« Apprivoiser les vagues », la dolce Vida – Libération – .

« Apprivoiser les vagues », la dolce Vida – Libération – .
« Apprivoiser les vagues », la dolce Vida – Libération – .

Souvenons-nous du Dr Armonson, venant de suturer les poignets de la jeune fille et parlant autant au patient qu’à lui-même : « Que fais-tu ici, mon petit ? Tu n’es même pas assez vieux pour savoir à quel point la vie peut être laide. Et rappelons-nous la réponse de Cecilia, la plus jeune des cinq sœurs de Lisbonne : « Il est clair, docteur, dit-elle, que vous n’avez jamais été une fille de treize ans. Avec cet échange introductif, Suicides vierges – le roman de Jeffrey Eugenides paru outre-Atlantique en 1993 (réédité en poche chez Olivier en mars) et adapté au grand écran par Sofia Coppola – expose sa ligne d’action : il y avait des vieux médecins et il y avait des adolescentes ; il y avait les filles qui se dérobaient et les garçons qui essayaient de les comprendre ; il y avait les conjectures et surtout les pièces du puzzle qui manquaient à jamais. “Ils savaient tout de nous alors que nous étions incapables de percer leur mystère.”

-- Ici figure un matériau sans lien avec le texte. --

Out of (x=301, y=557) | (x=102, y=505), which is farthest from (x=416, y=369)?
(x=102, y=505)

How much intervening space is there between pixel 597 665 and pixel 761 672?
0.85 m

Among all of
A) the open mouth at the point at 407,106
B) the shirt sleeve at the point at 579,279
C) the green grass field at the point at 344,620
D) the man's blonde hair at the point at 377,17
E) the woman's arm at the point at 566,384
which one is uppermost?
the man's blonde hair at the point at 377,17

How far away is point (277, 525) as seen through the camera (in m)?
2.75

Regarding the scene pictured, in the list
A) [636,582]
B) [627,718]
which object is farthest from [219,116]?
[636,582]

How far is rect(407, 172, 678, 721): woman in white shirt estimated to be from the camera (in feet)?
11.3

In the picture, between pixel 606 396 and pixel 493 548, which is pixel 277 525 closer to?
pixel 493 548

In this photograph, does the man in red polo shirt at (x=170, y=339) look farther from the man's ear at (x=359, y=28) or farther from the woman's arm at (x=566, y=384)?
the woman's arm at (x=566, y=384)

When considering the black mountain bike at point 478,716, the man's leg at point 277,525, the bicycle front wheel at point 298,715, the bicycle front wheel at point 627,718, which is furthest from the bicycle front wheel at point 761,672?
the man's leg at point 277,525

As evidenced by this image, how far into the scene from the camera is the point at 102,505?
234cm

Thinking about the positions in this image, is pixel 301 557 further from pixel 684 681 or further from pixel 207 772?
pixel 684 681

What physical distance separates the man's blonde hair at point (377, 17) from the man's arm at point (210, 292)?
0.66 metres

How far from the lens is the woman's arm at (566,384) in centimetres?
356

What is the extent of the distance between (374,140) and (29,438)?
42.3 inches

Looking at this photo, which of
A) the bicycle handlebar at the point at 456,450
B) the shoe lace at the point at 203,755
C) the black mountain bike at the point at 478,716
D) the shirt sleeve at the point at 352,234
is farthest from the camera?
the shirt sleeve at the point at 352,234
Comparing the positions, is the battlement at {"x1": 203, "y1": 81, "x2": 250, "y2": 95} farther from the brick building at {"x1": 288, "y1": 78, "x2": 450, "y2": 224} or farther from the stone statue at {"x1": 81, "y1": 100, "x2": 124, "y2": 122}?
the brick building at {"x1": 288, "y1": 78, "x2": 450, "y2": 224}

Maria Fabiola, la plus belle et la plus riche du groupe

Apprivoisez les vagues, cinquième roman de l’Américaine Vendela Vida, évoque parfois Suicides vierges, mais ce sont ses différences avec le livre d’Eugénide qui lui donnent toute sa valeur. Ici, c’est une fille qui parle et raconte, une narratrice ancrée dans son décor plutôt qu’évaporée, une fille qui dit “Nous” plutôt que “JE”. Eulabée, « treize ans, presque quatorze ans », et ses trois amis règnent sur les rues de Sea Cliff, un quartier chic de San Francisco. « Nous aspirons à ce que les garçons nous surveillent. Nous brûlons de désir, brûlons de désir. Nous brûlons d’aimer. Nous brûlons de vouloir aimer. Maria Fabiola est la plus belle et la plus riche du groupe. C’est elle aussi qui, un jour, disparaît : c’est là l’essentiel. La mer, comme on peut s’y attendre dans ces lieux littéraires, dégage une odeur de pourriture (un père se suicide lors d’une soirée pyjama, un chauffeur demande aux filles l’heure sur le chemin de l’école et – s’est-il touché ?) mais ce à quoi on s’attendait le moins, c’était rire autant : Apprivoisez les vagues est un roman très drôle, plein d’esprit et de bonne humeur, sur les histoires que l’on se raconte et que l’on raconte en tant qu’adolescents.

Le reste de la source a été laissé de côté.